::: Bacaan :::

Kamis, 27 Oktober 2011

MEMPERSOALKAN KENAIKAN TARIF JALAN TOL

Oleh Nugroho SBM

Mulai 7 Oktober 2011, secara resmi pemerintah menaikkan tarif jalan tol untuk 14 (empat belas) ruas jalan tol. Ada yang berpendapat bahwa kenaikan tarif jalan tol tersebut tidak menimbulkan persoalan secara ekonomi karena sebagian besar pengguna tol adalah golongan menengah ke atas yang tergolong mampu secara ekonomi.

:::

▶ _Yang Ditanyakan_:
Kutip tanpa mengubah apa pun bagian dari bacaan tentang kenaikan tarif jalan tol, dimulai dari "Oleh Nugroho SBM" dan berakhir pada "mampu secara ekonomi.". Data berikut adalah bahan tersendiri yang terpisah dari bacaan.

::: Data yang Ditampilkan :::

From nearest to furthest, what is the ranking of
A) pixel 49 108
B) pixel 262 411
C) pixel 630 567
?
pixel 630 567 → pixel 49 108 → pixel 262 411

:::

▶ _Jawaban Latihan_:
Oleh Nugroho SBM

Mulai 7 Oktober 2011, secara resmi pemerintah menaikkan tarif jalan tol untuk 14 (empat belas) ruas jalan tol. Ada yang berpendapat bahwa kenaikan tarif jalan tol tersebut tidak menimbulkan persoalan secara ekonomi karena sebagian besar pengguna tol adalah golongan menengah ke atas yang tergolong mampu secara ekonomi.